ABSTRACT

In Chapter 4, contrary to scholarly tradition, I consider Anselm of Canterbury’s Prayers more fertile ground than his letters. Scholars who tend to see Ciceronian friendship rhetoric appearing only in letter collections are not looking broadly enough or beyond the boundaries of similar word phrasing. In his Prayers, Anselm understands with Cicero that friendship (with the saints in prayer, in Anselm’s case) can be dramatically performed, as if on a theatrical or oratorical stage. I examine Anselm’s rhetoric of metaphysical friendship between a sinner-petitioner and the saints, invoked as friends, to whom Anselm prays.

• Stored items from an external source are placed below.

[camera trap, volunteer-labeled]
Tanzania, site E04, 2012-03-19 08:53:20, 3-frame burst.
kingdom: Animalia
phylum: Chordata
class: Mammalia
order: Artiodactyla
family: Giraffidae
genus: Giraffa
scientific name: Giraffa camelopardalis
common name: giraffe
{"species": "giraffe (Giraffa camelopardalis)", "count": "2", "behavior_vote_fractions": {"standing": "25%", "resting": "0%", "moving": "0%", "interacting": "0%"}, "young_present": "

The saints in prayer are especially palatable to Anselm because they theoretically accept the petitioner in his abject, indigent state: the saints offer Anselm Ciceronian-rhetorical compassio, present in that moment in a Ciceronian oration when the members of a jury are asked to see the possibility of an abject client’s predicament in their own lives. Indeed, saints were once like Anselm: sinners requiring mercy. Anselm uses a preponderance of rhetorical and dramatic techniques to work his way into friendship with the saints so that they will triangulate his relationship to God. The saints and their recorded Scriptural narratives oblige them to accept Anselm as a friend, because of their shared experience as sinners rendering them equals, and the saints become the grammar of the language of prayer that Anselm otherwise cannot seem to fathom in speaking directly to God.